Abstract
Background: Over 1 million Canadians have class II or III obesity; however, access to weight-loss interventions for these patients remains limited. The purpose of our study was to identify the barriers to accessing medical and surgical weight-loss interventions from the perspectives of 3 groups: family physicians, patients who were referred for weight-loss intervention and patients who were not referred for weight-loss intervention.
Methods: Between November 2017 and May 2018, we conducted a qualitative exploratory research study using focus groups with family physicians and interviews with patients with class II or III obesity from 1 region in southern Ontario. We conducted a thematic analysis to identify emergent themes and used the barriers to change theory to classify the similarities and differences between the perspectives of family physicians, referred patients and nonreferred patients in first- and second-order barriers.
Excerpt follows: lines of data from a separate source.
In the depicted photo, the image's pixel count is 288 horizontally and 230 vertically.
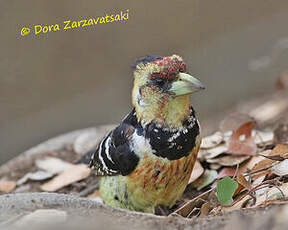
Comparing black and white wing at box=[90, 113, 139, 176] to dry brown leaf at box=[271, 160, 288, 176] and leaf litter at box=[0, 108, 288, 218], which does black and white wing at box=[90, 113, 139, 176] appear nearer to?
leaf litter at box=[0, 108, 288, 218]

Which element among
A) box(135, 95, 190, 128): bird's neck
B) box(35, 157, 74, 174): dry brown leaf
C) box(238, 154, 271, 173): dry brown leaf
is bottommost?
box(238, 154, 271, 173): dry brown leaf

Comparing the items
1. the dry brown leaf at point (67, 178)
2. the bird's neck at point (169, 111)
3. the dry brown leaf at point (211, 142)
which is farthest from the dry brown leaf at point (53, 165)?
the bird's neck at point (169, 111)

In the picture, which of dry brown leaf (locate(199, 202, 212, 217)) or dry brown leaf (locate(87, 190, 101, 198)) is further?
dry brown leaf (locate(87, 190, 101, 198))

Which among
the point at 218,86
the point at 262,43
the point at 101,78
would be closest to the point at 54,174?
the point at 101,78

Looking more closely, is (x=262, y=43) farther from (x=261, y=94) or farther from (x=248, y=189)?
(x=248, y=189)

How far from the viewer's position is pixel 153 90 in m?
2.04

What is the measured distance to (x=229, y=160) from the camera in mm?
2533

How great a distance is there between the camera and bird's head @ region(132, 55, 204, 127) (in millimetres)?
1988

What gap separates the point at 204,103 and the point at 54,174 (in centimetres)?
209

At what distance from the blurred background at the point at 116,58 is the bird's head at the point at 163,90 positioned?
4.34 feet

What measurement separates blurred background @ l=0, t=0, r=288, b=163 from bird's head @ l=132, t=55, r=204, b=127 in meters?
1.32

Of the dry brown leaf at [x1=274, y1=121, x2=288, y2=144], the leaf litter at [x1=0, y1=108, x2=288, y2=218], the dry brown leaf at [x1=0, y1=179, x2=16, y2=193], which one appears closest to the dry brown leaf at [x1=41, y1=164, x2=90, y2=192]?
the leaf litter at [x1=0, y1=108, x2=288, y2=218]

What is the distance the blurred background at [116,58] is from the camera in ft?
A: 11.9

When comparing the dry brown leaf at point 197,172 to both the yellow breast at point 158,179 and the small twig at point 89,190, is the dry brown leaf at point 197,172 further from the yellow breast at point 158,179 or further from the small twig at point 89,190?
the small twig at point 89,190
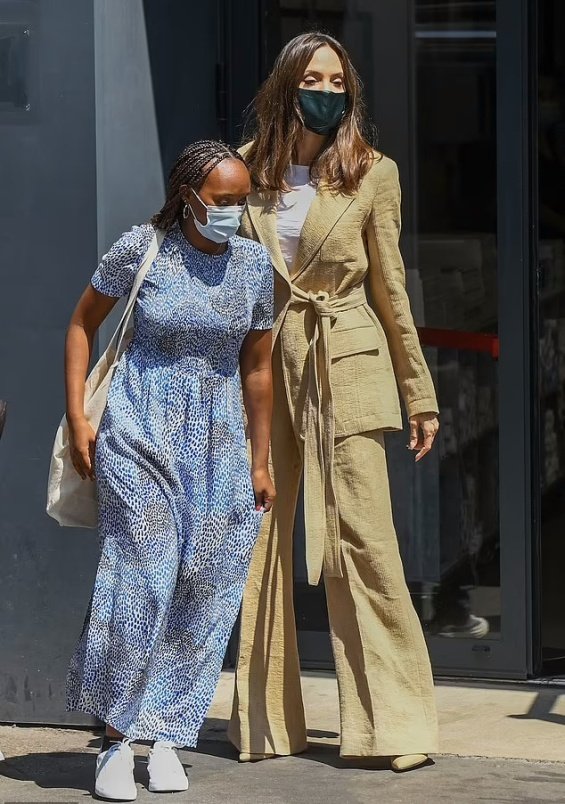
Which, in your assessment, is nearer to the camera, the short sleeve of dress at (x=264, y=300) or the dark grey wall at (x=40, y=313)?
the short sleeve of dress at (x=264, y=300)

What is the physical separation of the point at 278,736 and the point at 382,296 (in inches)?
52.1

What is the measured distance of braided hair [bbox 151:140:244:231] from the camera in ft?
14.1

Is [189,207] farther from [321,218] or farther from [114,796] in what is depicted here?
[114,796]

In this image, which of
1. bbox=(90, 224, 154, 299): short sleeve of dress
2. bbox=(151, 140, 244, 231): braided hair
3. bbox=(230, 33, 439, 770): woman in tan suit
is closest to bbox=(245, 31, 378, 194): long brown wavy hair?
bbox=(230, 33, 439, 770): woman in tan suit

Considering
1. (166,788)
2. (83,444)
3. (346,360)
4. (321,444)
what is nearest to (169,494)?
(83,444)

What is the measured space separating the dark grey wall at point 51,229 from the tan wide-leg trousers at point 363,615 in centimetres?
67

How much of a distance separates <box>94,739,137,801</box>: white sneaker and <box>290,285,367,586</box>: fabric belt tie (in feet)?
2.36

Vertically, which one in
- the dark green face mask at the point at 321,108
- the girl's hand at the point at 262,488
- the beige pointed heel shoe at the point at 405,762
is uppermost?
the dark green face mask at the point at 321,108

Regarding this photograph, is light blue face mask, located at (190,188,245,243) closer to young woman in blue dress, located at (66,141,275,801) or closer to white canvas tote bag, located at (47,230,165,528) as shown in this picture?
young woman in blue dress, located at (66,141,275,801)

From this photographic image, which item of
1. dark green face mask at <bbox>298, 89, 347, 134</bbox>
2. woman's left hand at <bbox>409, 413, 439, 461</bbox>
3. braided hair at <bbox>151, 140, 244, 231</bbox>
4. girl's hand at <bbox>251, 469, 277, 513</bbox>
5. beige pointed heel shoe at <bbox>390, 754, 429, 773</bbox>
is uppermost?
dark green face mask at <bbox>298, 89, 347, 134</bbox>

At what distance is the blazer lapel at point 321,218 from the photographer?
15.0 ft

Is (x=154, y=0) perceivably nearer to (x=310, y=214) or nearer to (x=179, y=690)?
(x=310, y=214)

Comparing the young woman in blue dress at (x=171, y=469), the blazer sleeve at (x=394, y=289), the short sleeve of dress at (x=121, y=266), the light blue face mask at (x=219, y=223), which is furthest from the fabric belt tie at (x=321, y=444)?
the short sleeve of dress at (x=121, y=266)

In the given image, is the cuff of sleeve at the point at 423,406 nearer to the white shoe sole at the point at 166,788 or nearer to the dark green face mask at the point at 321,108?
the dark green face mask at the point at 321,108
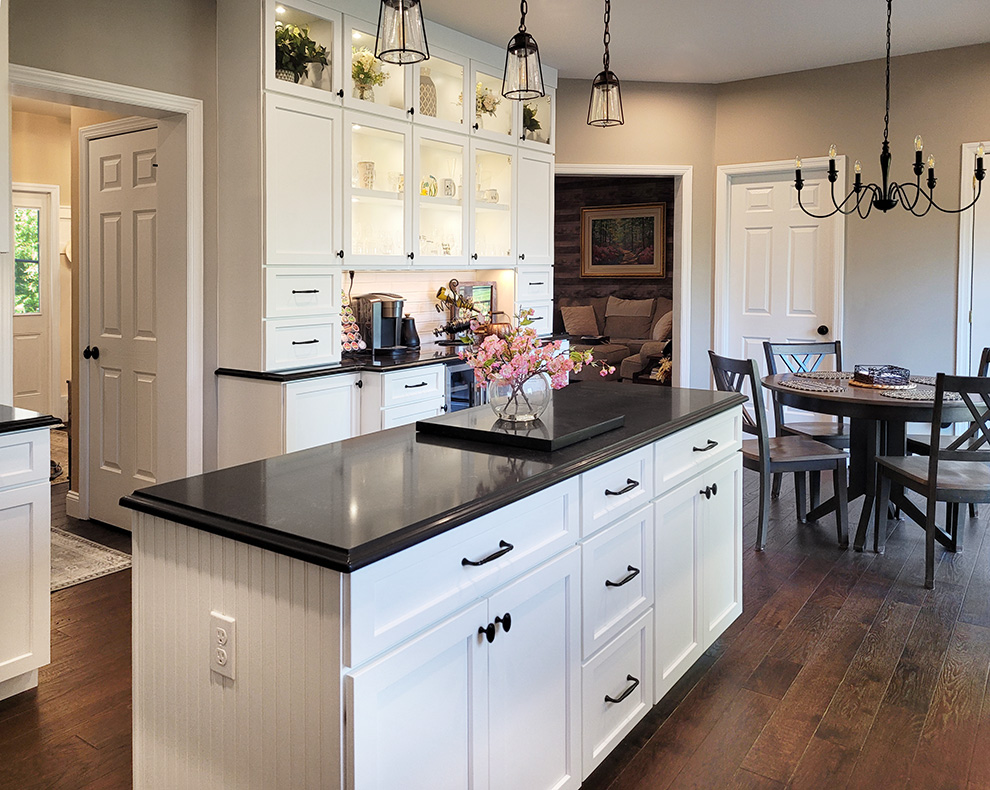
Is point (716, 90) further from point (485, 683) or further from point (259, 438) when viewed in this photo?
point (485, 683)

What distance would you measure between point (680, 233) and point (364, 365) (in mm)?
3226

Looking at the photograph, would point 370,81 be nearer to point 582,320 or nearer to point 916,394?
point 916,394

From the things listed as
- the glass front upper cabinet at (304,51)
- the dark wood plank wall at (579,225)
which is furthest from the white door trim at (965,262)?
the dark wood plank wall at (579,225)

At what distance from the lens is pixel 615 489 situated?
219cm

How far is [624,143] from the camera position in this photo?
635 cm

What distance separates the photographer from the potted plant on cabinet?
392cm

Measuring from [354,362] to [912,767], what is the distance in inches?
122

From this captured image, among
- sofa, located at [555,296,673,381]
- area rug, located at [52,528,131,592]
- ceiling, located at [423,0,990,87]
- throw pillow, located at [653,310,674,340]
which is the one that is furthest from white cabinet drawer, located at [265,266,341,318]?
throw pillow, located at [653,310,674,340]

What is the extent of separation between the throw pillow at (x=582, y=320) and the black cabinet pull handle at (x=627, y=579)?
8.25 m

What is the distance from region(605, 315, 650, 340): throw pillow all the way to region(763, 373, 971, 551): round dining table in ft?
17.6

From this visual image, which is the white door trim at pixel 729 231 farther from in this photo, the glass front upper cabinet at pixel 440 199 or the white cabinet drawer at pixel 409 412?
the white cabinet drawer at pixel 409 412

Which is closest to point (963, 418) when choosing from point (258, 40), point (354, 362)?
point (354, 362)

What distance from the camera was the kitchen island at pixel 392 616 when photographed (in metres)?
1.42

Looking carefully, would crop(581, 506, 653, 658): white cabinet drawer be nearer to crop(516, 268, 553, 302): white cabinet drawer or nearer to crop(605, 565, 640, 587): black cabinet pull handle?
crop(605, 565, 640, 587): black cabinet pull handle
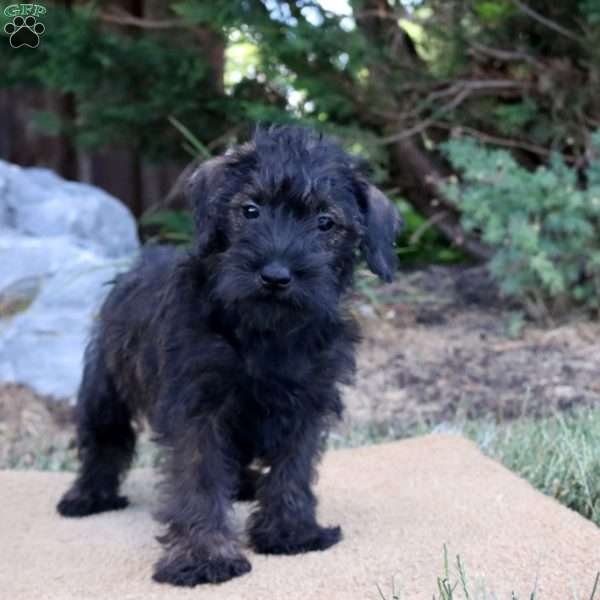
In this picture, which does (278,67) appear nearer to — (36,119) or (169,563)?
(36,119)

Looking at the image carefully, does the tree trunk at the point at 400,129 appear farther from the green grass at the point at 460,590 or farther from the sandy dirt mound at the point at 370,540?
the green grass at the point at 460,590

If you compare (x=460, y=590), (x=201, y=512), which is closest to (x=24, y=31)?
(x=201, y=512)

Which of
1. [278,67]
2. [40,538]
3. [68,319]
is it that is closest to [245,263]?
[40,538]

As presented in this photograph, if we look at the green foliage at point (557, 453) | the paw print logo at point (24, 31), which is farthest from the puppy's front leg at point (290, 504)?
the paw print logo at point (24, 31)

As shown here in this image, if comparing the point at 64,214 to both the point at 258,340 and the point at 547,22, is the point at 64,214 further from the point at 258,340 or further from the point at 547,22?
the point at 258,340

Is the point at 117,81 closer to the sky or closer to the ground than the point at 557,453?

Results: Seventeen family physicians participated in 7 focus groups (1–4 participants/group), and we interviewed 8 referred patients and 7 nonreferred patients. We identified lack of resource supports, logistics and lack of knowledge about weight-loss interventions as first-order barriers to change, and lack of knowledge about root causes of obesity, lack of patient readiness for change and family physicians’ perceptions about surgical weight loss as second-order barriers to change. Family physicians and patients had similar perceptions regarding lack of resource supports in the community, logistical issues, family physicians’ lack of knowledge regarding weight-loss interventions, patients’ lack of motivation and family physicians’ perceptions of bariatric surgery as being high risk. They differed regarding the root cause of obesity, with family physicians attributing obesity to multiple extrinsic and intrinsic causes, whereas patients believed obesity was largely due to intrinsic causes alone.
Interpretation: It is important to address first- and second-order barriers to accessing weight-loss interventions through continuing professional development activities for family physicians to help ensure effective and timely treatment for patients with class II or III obesity and related comorbidities.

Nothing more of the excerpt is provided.